ModSecurity is an effective firewall for Apache web servers that is employed to stop attacks towards web applications. It keeps track of the HTTP traffic to a particular Internet site in real time and prevents any intrusion attempts the moment it detects them. The firewall uses a set of rules to do that - for instance, trying to log in to a script admin area without success many times triggers one rule, sending a request to execute a specific file that could result in getting access to the site triggers another rule, etcetera. ModSecurity is one of the best firewalls available and it'll preserve even scripts which are not updated often as it can prevent attackers from using known exploits and security holes. Quite detailed info about each intrusion attempt is recorded and the logs the firewall keeps are considerably more detailed than the regular logs provided by the Apache server, so you may later analyze them and determine whether you need to take extra measures in order to enhance the security of your script-driven Internet sites.

ModSecurity in Shared Hosting

ModSecurity comes by default with all shared hosting plans that we offer and it shall be turned on automatically for any domain or subdomain which you add/create inside your Hepsia hosting CP. The firewall has 3 different modes, so you could activate and disable it with simply a click or set it to detection mode, so it shall maintain a log of all attacks, but it will not do anything to stop them. The log for each of your Internet sites shall feature detailed information including the nature of the attack, where it originated from, what action was taken by ModSecurity, and so forth. The firewall rules which we use are frequently updated and include both commercial ones we get from a third-party security company and custom ones which our system admins include in case that they detect a new type of attacks. This way, the sites you host here shall be way more secure without any action expected on your end.

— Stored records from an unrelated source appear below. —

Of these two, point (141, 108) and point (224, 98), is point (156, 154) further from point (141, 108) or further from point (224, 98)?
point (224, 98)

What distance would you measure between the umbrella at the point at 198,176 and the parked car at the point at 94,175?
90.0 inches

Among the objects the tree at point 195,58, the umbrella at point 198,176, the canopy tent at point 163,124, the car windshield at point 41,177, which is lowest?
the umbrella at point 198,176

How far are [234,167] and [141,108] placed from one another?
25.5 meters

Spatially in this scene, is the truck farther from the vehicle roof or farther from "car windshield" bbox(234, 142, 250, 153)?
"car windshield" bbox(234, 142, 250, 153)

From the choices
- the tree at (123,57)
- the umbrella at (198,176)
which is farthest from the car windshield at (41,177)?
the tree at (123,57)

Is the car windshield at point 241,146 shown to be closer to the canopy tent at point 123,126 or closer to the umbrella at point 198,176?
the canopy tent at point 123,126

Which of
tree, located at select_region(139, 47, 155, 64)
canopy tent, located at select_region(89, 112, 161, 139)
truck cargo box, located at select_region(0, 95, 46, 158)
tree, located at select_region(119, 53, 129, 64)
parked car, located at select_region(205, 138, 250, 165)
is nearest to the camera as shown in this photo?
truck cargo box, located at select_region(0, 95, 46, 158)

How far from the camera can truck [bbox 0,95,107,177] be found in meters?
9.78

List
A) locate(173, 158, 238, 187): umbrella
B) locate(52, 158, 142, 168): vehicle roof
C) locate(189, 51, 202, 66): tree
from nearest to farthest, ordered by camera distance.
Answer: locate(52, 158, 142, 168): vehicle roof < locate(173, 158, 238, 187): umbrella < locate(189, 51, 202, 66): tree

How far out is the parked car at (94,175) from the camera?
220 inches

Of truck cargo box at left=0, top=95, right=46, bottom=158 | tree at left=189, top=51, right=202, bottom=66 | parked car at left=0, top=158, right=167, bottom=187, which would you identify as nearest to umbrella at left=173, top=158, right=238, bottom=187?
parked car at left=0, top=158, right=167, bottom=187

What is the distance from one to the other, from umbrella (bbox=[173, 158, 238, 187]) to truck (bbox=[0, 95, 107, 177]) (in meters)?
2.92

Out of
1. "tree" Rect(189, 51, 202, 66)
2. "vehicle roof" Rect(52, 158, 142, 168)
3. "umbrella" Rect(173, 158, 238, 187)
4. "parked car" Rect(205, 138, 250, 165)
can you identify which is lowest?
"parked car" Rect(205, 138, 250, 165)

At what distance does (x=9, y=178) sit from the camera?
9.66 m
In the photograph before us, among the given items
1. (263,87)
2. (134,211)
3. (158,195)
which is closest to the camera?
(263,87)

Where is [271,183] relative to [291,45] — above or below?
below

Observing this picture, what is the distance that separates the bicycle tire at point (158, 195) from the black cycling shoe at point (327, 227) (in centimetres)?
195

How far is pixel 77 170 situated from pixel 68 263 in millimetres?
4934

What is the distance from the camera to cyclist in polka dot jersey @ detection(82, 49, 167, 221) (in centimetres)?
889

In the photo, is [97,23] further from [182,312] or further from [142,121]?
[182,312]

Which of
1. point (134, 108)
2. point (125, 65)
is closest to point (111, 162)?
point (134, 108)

ModSecurity in Semi-dedicated Servers

ModSecurity is a part of our semi-dedicated server solutions and if you decide to host your sites with us, there shall not be anything special you'll need to do since the firewall is switched on by default for all domains and subdomains you include through your hosting Control Panel. If required, you could disable ModSecurity for a certain site or turn on the so-called detection mode in which case the firewall will still function and record data, but won't do anything to stop potential attacks against your Internet sites. Detailed logs will be readily available within your Control Panel and you shall be able to see which kind of attacks took place, what security rules were triggered and how the firewall addressed the threats, what IP addresses the attacks came from, etc. We employ two types of rules on our servers - commercial ones from a business that operates in the field of web security, and custom ones that our administrators sometimes include to respond to newly found threats on time.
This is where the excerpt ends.